Edward Hawarden (aka Harden; 9 April 1662 - 23 April 1735) was an English Roman Catholic theologian and controversialist.

==Life==
Hawarden was born in Lancashire, England. His family were recusants who maintained domestic chapels in their residences in Appleton in Widnes. Edward, after a course at the English College, Douai, remained there as a classical tutor, and after his ordination (7 June 1686), as professor of philosophy.

In 1688, having taken the bachelor's degree at the University of Douai, he spent two months as tutor of divinity at Magdalen College, Oxford, which James II of England purposed making a seat of Catholic education. The impending revolution against James forced Hawarden to return to Douai, where he soon proceeded D.D. and was installed in the chair of divinity. One of his students was the historian Hugh Tootell.

In 1702 he was persuaded to take part in the concurrence for one of the royal chair of divinity in the university, but the influence of a hostile minority secured the installation of another candidate by mandatory letters from the court. Shortly afterwards complaints were lodged at Rome that the Douai professors, Hawarden in particular, were propagating the errors of Jansenism. Hawarden was dismissed from the university, but a subsequent official investigation completely exonerated all.

In 1707 Hawarden left Douai to take charge of the mission of Gilligate, Durham, and later Aldcliffe Hall, near Lancaster.
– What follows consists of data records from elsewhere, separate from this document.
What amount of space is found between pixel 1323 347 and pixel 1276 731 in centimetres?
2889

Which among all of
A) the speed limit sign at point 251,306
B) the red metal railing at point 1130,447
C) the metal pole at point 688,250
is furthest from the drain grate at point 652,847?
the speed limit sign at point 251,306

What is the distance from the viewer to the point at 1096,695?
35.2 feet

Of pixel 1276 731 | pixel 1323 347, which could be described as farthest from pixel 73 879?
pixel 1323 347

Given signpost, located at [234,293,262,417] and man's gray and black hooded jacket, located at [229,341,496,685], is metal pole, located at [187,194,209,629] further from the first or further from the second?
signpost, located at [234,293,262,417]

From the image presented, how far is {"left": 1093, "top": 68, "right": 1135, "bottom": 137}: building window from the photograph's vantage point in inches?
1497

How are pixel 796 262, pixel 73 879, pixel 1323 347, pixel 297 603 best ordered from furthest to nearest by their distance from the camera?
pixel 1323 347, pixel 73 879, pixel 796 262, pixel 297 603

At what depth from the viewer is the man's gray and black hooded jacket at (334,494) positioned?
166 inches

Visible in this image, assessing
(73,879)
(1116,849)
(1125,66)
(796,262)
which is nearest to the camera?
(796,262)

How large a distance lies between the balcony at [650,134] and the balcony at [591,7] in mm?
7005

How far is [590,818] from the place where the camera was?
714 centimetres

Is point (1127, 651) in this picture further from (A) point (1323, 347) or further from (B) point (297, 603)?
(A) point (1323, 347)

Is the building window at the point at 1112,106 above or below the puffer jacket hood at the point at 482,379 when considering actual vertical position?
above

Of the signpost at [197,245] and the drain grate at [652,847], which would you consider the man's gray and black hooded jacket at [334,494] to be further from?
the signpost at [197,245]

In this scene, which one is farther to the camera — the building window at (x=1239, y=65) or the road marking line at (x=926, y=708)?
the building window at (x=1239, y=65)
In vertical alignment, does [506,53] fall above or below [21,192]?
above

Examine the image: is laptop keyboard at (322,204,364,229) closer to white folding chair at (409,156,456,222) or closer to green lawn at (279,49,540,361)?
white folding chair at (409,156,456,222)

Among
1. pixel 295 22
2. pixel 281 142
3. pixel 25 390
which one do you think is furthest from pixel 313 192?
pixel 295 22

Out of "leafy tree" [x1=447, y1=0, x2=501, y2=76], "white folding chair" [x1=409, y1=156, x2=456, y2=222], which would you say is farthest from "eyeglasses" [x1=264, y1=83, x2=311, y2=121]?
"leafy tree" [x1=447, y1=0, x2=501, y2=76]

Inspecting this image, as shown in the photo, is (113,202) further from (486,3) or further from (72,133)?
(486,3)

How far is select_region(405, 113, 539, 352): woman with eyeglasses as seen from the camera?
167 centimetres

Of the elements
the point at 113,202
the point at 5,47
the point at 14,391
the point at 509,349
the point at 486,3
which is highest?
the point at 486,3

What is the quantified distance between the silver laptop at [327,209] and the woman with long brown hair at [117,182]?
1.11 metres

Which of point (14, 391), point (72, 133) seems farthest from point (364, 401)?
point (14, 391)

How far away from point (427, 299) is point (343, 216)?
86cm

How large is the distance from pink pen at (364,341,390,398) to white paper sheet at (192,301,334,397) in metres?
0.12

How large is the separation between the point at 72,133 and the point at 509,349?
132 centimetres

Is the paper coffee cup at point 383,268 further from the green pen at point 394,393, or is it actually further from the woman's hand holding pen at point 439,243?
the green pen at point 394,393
Brief entries in the Tyldesley Diary give an idea of his daily life until the seizure of Aldcliffe Hall in 1717, after which he moved to London, probably on his appointment as Controversy-writer.

Hawarden received the thanks of the University of Oxford for his defence of the Trinity in the famous conference with Samuel Clarke (1719). He died, aged 73, in London.

==Works==

Among his works are:

- "The True Church of Christ, shewed by Concurrent Testimonies of Scripture and Primitive Tradition" (London, 1714)
- "The Rule of Faith truly stated in a new and easy Method" (London, 1721)
- "Charity and Truth or Catholicks not uncharitable in saying that none are saved out of the Catholick Communion, because the Rule is not Universal" (Brussels, 1728)
- "An Answer to Dr. Clarke and Mr. Whiston concerning the Divinity of the Son, and of the Holy Spirit" (London, 1729)

A collective edition of his works was published at Dublin in 1808.